A&M’s defense has a single safety nine yards deep at the right hash. Taylor begins this route with a three-step release followed by using his inside arm to swat the inside arm of the corner. As you’ll see below, Taylor does not clear the defender with this technique and one of the reasons is the lack of depth with those three steps. I’ve become more aware over the years that young receivers often don’t attack the frame of the defender with as much depth early in a route as they should and it’s one of the reasons they don’t earn effective releases against corners with equal or greater athleticism and technique.
Despite not clearing the corner with as much ease as Taylor should, he manages a fine catch with a target arriving over his head — one of the most difficult targets to catch on a dead run in tight coverage. What adds to the goodness of this reception is Taylor’s late hands; this tight coverage demands Taylor to disguise his play for the ball until the last moment and he succeeds with every ounce of his reach to catch the ball and keep one foot in-bounds.
Moreover, Taylor makes the catch around the hand of the defensive back. Two plays in, and Taylor displays concentration, coordination, and flexibility in great supply. What he didn’t do well on this play is teachable.
Awareness and Attacking Mentality
I don’t normally make much of fluke plays, but when a prospect displays a knack for achieving the difficult I will take notice. This touchdown on third and goal with 0:18 in the half is not an intended target for Taylor, but he makes the most of the situation.
Rice begins the play from a weak-side, 11 personnel trips shotgun set. The ball is at the right hash of the A&M five and Taylor is the inside trips man at the left hash aligned two yards from the line of scrimmage. He uses a three-step release and curls inside while the quarterback targets the middle receiver from the trips side. The ball is tipped sky-high.
Taylor sees the play unfold, works outside, and wins the rebound over the defensive back at the three. The receiver finishes the play by extending his body over the goal line. There are no special technical skills on display here, but the ability to act fast and aggressive in this situation is the type of quick thinking that quality pro football players display weekly. It’s a layer of football smarts, and for a player who is unlikely a premium pick (or drafted at all), a quick mental processor can earn a UDFA a roster spot.
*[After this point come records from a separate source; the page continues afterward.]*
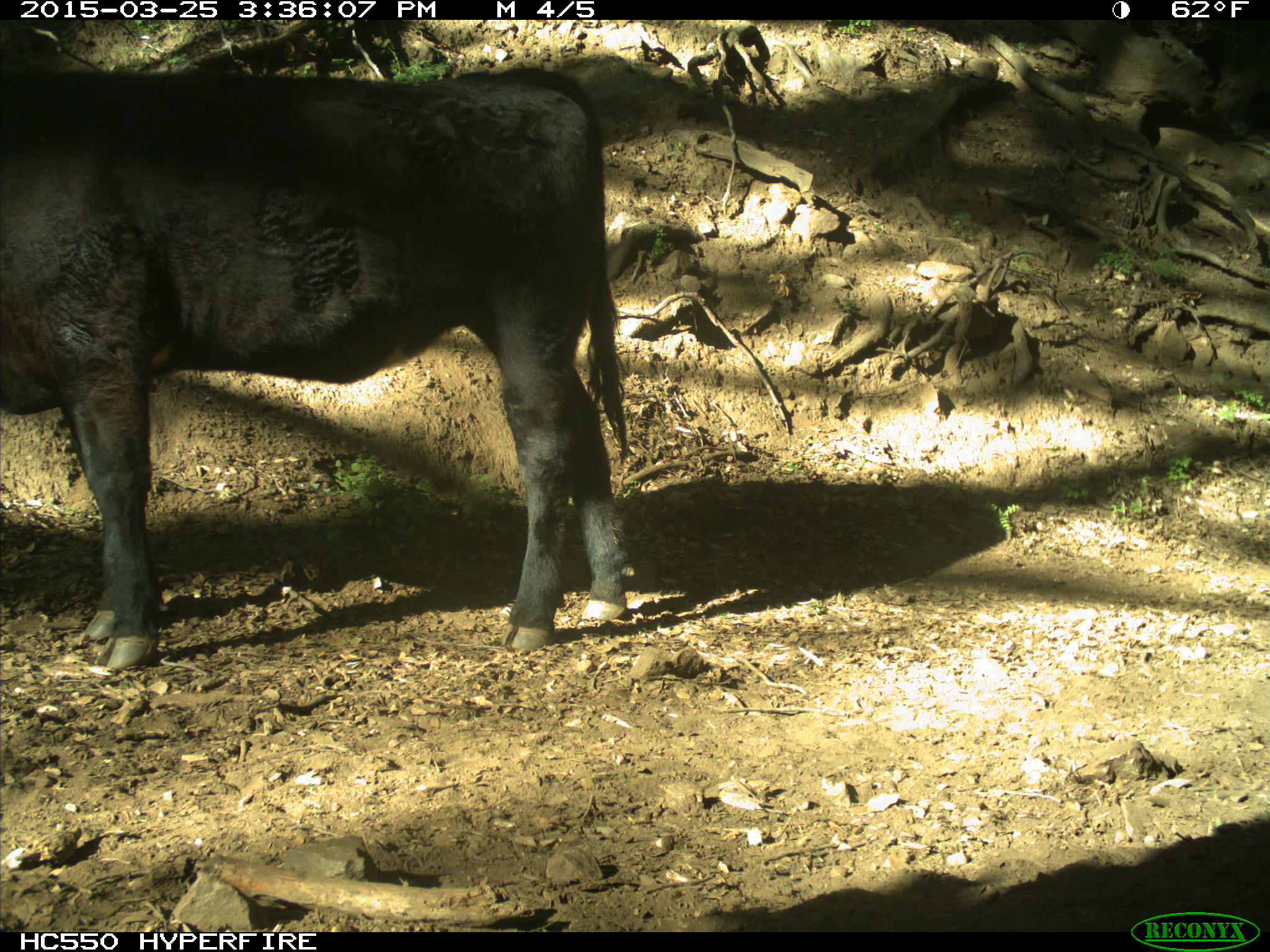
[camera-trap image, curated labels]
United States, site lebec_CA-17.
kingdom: Animalia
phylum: Chordata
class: Mammalia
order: Artiodactyla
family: Bovidae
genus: Bos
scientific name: Bos taurus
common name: domestic cow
It’s also good for a football to have an aggressive mentality because indecision often puts players in more awkward positions that heighten the risk of injury. For those of you into data analysis, no I can’t prove this point, but from an anecdotal-observational perspective, I’m claiming this is truth until proven false. This finish by Taylor as a ballcarrier is a good example.
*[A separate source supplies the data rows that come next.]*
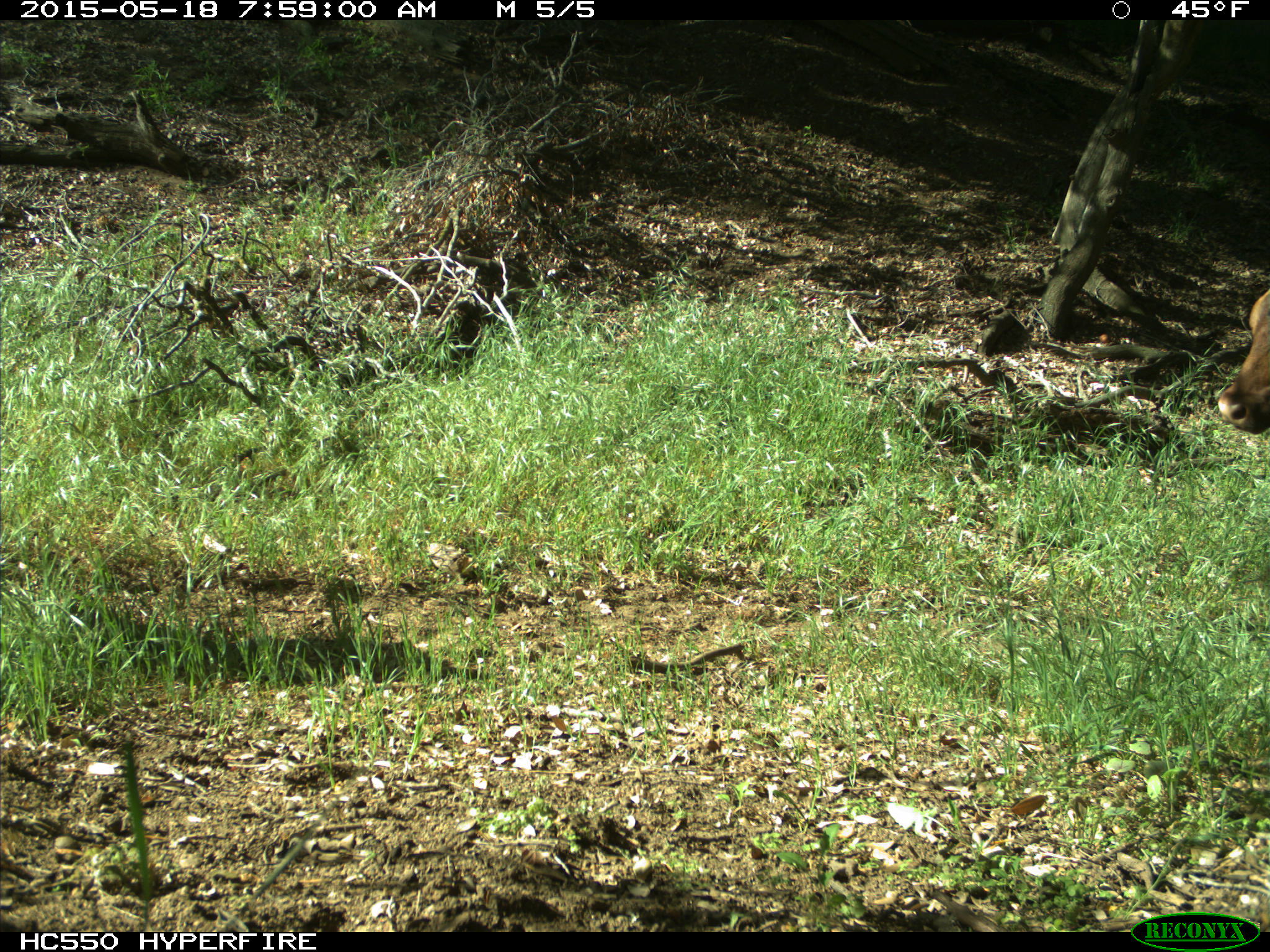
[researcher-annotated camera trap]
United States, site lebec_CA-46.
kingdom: Animalia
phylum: Chordata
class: Mammalia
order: Artiodactyla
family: Bovidae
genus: Bos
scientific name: Bos taurus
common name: domestic cow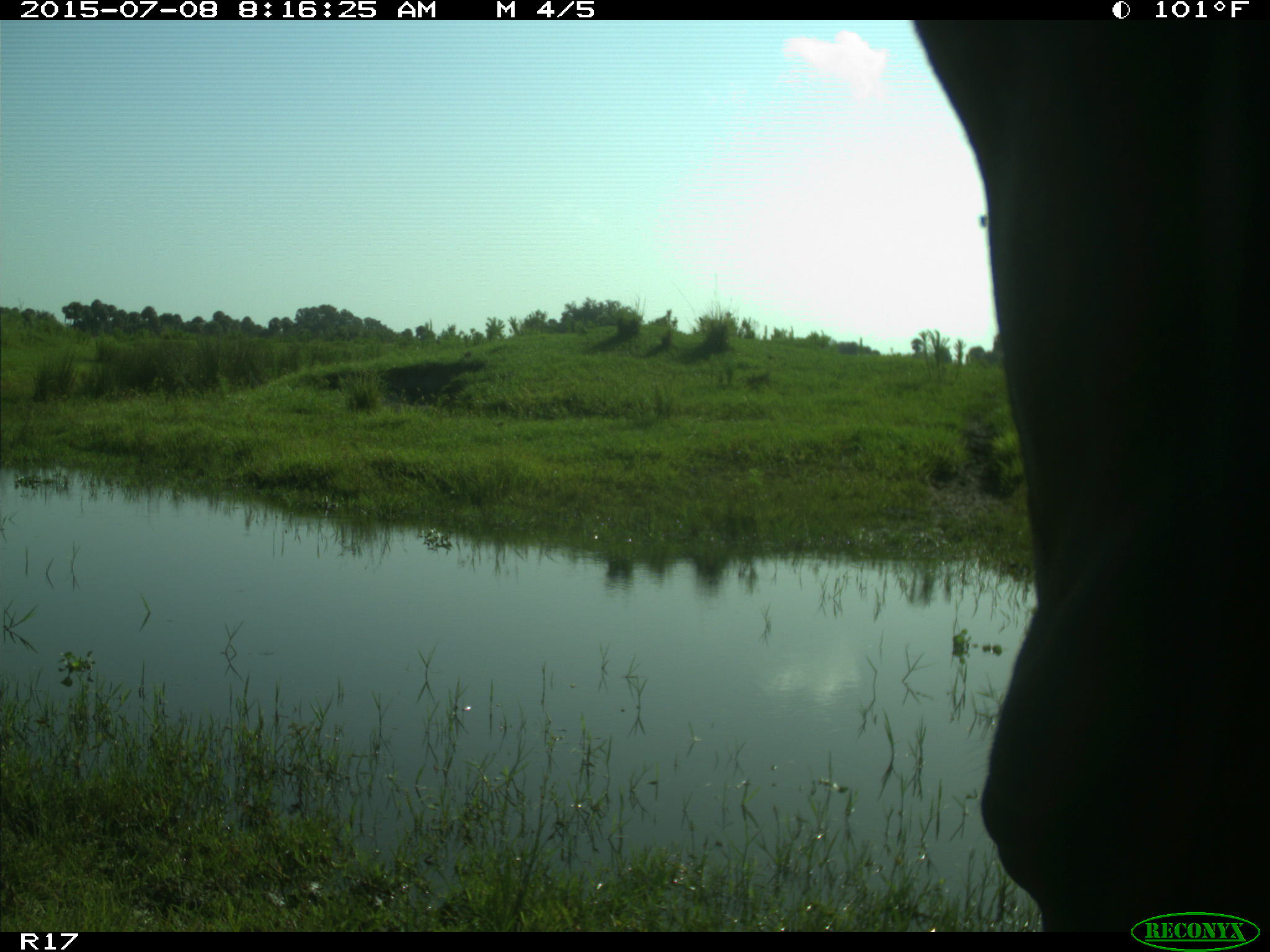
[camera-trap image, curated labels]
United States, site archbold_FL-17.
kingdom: Animalia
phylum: Chordata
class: Mammalia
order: Artiodactyla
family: Bovidae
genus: Bos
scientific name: Bos taurus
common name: domestic cow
Taylor catches a swing pass from an 11 personnel weak-side trips shotgun set as the inside slot man near the left hash. He catches the ball over his inside shoulder, four yards behind the line of scrimmage, and his two teammates make cut blocks that put two defenders on the ground.
One of those defenders recovers just enough to chop at Taylor’s legs. I like that Taylor leaps inside the chop. While airborne he stiff-arms the defender and lands at the first down marker.
The mentality and effort help Taylor avoid a hit to his legs that could have been damaging at this angle and it allows Taylor to reach his destination. The Owls receiver may not have super speed, but his size, strength, and skill to get airborne in an aware-aggressive-coordinated manner might just compensate enough that he’s worth monitoring over the next 12 months.